** DO THIS **
Each entry below is to be written out exactly, and the pictures are to be left out.

** SOURCE MATERIAL **

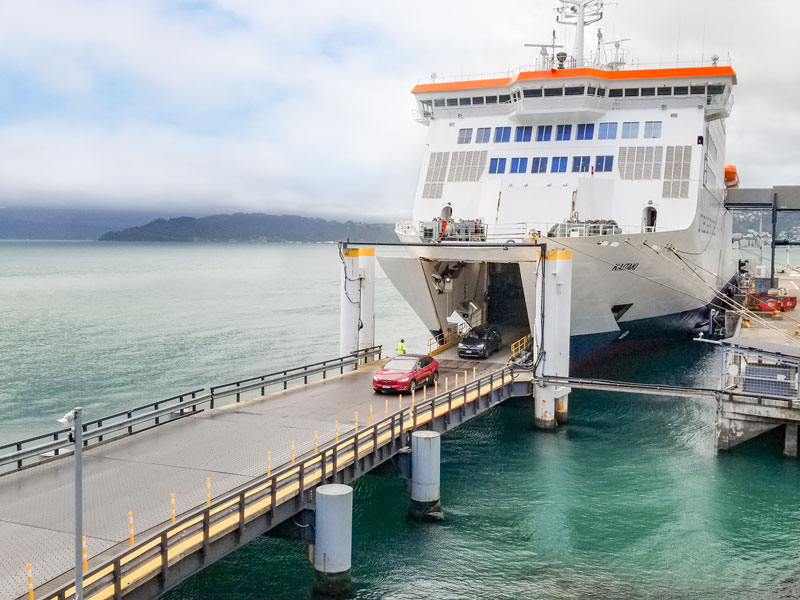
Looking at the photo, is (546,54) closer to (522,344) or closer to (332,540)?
(522,344)

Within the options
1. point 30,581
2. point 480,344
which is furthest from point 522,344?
point 30,581

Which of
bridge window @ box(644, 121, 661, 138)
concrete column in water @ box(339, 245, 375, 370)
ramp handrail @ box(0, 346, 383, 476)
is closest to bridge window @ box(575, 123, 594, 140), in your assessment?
bridge window @ box(644, 121, 661, 138)

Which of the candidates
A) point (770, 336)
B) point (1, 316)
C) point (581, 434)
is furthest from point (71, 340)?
point (770, 336)

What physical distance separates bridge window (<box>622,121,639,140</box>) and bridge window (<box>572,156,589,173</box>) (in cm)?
212

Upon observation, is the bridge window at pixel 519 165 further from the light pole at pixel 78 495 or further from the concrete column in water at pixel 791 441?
the light pole at pixel 78 495

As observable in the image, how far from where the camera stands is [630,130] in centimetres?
3497

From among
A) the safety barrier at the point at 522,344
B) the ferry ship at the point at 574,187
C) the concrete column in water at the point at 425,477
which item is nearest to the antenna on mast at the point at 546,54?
the ferry ship at the point at 574,187

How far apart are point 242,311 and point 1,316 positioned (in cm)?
2228

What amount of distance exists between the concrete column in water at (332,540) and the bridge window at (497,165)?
23.5 metres

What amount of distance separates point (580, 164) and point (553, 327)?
1086cm

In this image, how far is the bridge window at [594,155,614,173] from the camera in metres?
34.3

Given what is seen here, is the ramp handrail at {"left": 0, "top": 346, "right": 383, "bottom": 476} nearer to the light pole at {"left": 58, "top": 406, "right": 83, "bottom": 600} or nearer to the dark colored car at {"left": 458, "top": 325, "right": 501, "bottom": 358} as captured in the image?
the dark colored car at {"left": 458, "top": 325, "right": 501, "bottom": 358}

** EXERCISE SOLUTION **
Looking at the photo, is (546,54) closer to (522,344) or closer to (332,540)?
(522,344)

Within the options
1. point 30,581
2. point 480,344
which is furthest from point 522,344?
point 30,581

Which of
bridge window @ box(644, 121, 661, 138)
concrete column in water @ box(339, 245, 375, 370)
ramp handrail @ box(0, 346, 383, 476)
is closest to bridge window @ box(575, 123, 594, 140), in your assessment?
bridge window @ box(644, 121, 661, 138)

Which of the candidates
A) point (770, 336)
B) point (1, 316)
C) point (581, 434)
is furthest from point (71, 340)?
point (770, 336)

What physical distance separates bridge window (<box>622,121,639,140</box>) and bridge window (<box>572,156,589,173</box>) (in cm)?
212

Upon observation, is the bridge window at pixel 519 165 further from the light pole at pixel 78 495 or further from the concrete column in water at pixel 791 441?
the light pole at pixel 78 495

As observable in the image, how far from where the camera stands is [630,130] in centimetres?
3497

From among
A) the safety barrier at the point at 522,344
B) the ferry ship at the point at 574,187
C) the concrete column in water at the point at 425,477
which item is nearest to the antenna on mast at the point at 546,54?
the ferry ship at the point at 574,187

How far apart are point 242,311 and point 1,316 positioned (in cm)?
2228

What amount of distance exists between the concrete column in water at (332,540) and the bridge window at (497,165)?
23.5 metres

What amount of distance separates point (580, 164) and point (553, 327)?
1086cm

In this image, how far is the bridge window at [594,155,614,173] from the camera in metres?
34.3

Given what is seen here, is the ramp handrail at {"left": 0, "top": 346, "right": 383, "bottom": 476} nearer to the light pole at {"left": 58, "top": 406, "right": 83, "bottom": 600} or nearer to the dark colored car at {"left": 458, "top": 325, "right": 501, "bottom": 358} as captured in the image?
the dark colored car at {"left": 458, "top": 325, "right": 501, "bottom": 358}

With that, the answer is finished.